Work Text:
I
It is your twelfth year on your island in what you assume to be the middle of the Pacific Ocean. You were too young to remember the exact age you were when your grandpa died, but that’s enough to know how long you’ve been living here alone.
Well, not entirely alone.
You have Becquerel. You have the taxidermied remains of your grandpa (as unnerving as it can be, which you won't admit) and his trinkets and blue ladies to watch over you.
Even better, you have Prospit. You spend a good amount of your time sleeping. There’s just so much to be done there! Dogs to be walking, mailwomen to be greeting.
But most of all, you have your three best friends living in the continental United States. You love your island, you really do, but you wish living here didn’t mean never seeing another living person. Especially your friends, whom you’ve never met. Though the clouds of Skaia suggest it is not much longer.
Yeah... You guess you don’t have it too bad.
II
It is your fifteenth year raising yourself in a solitary apartment unit in the ocean of what used to be known as Houston, Texas.
Well, not entirely solitary.
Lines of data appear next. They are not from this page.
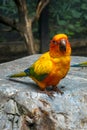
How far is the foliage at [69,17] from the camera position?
5.17m

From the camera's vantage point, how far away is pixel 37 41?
204 inches

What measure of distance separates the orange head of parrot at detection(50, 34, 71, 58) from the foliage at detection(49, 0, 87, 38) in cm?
261

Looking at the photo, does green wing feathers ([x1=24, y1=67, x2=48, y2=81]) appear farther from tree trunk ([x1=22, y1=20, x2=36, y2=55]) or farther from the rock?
tree trunk ([x1=22, y1=20, x2=36, y2=55])

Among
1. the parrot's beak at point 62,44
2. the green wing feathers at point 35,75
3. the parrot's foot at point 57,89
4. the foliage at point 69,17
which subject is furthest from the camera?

The apartment, yes.
You, on the other hand...
There’s the Auto-Responder. Though you hardly quantify an AI copy of yourself as another person. You have Squarewave and Sawtooth. Though, again, you’re not sure how much two rapping robots count for quality company. That’s not to say those two dudes aren’t the most righteous of metal men, but they aren’t humans.
Speaking of humans, the only other living human in the present time is about 1,900 miles away, and your other two friends? Four-hundred years in the past.
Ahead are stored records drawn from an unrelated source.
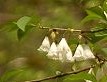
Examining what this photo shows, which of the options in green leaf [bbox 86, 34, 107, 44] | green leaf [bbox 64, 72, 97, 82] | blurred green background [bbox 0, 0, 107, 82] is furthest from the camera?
blurred green background [bbox 0, 0, 107, 82]

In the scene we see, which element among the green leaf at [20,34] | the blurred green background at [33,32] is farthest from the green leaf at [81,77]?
the blurred green background at [33,32]

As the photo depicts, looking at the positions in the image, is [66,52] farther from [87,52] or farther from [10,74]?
[10,74]

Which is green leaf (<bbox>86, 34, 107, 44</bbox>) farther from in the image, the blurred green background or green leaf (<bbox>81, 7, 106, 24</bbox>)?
the blurred green background

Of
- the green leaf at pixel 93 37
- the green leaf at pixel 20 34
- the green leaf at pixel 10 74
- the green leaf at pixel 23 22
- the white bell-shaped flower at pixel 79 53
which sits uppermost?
the green leaf at pixel 23 22

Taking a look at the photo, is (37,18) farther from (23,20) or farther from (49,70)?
(49,70)

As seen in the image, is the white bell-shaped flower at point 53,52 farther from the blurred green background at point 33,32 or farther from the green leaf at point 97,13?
the blurred green background at point 33,32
That leaves you, yourself, and more orange soda than one teenage boy can cope with, waiting for that fishy cunt to finally get around to killing off you and Roxy once and for all.
Houston, Atlantis.
III
You killed him with your negligence.
You know rationally that nothing you did directly caused your brother and best friend’s deaths… but you’re an omnipresent god. There must have been something you could have done.
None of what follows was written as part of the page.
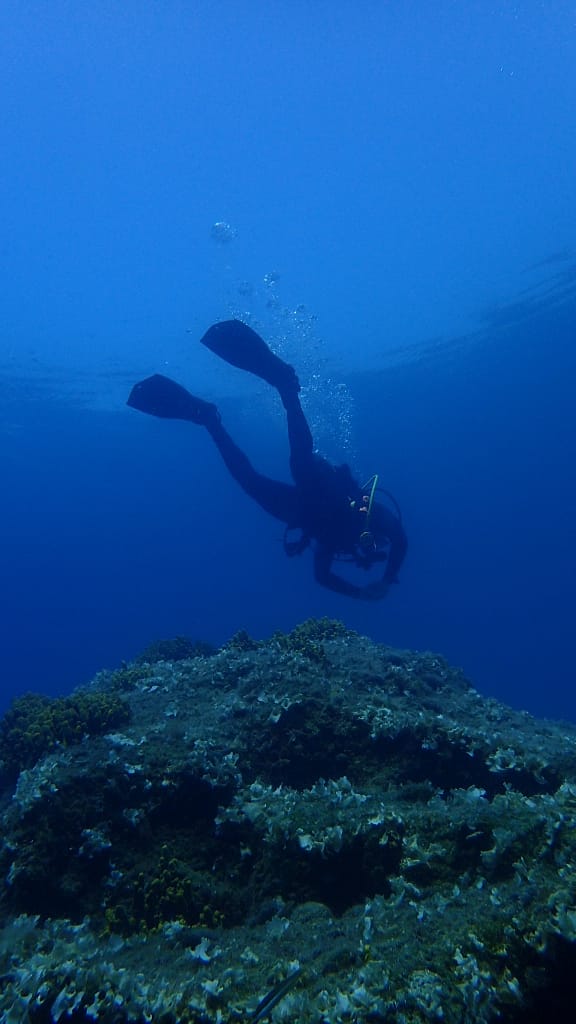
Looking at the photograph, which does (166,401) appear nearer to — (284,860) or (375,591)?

There is still something worth fighting for. Right.
As long as you don’t think of the ashes of LOWAS under your fingernails, there is still something worth fighting for.
As long as you silence flickering JUST ; HEROIC disturbances in your mind.
As long as you forget how utterly alone you are. In the interdimensionary medium you find yourself in.
You try not to let the emotions of having just met your ectobiologically related brother a few hours before handling his tiny ashes crush you. You try and you fail.
Doomed timelines cross your mind every now and then- you must be in one. But the thought is too painful to linger on. It just makes you think of Dave-he would know-but he isn’t here , is he?
It’s your fault they’re dead.
There is still something worth fighting for.
IV
You failed them.
Your brain synapses can barely transfer impulses well enough to form that thought through the corruption glitches disrupting your very being.
You’re an insistent little fucker, but you think you’ve made your decision upfront this time. You’ll wait here until the artifacts slowly displace the fabric of reality, and you with it, until you die.
You have seen enough.
After you surveyed every demolished planet and shook every fresh corpse, you quickly deduced that it was over. Your sixteen years of self-training for some kind of tactical purpose rendered useless by a curse of time. Just a little too late.
You consciously accept your fate in time before reality breaks down around you, and ceases to have ever existed.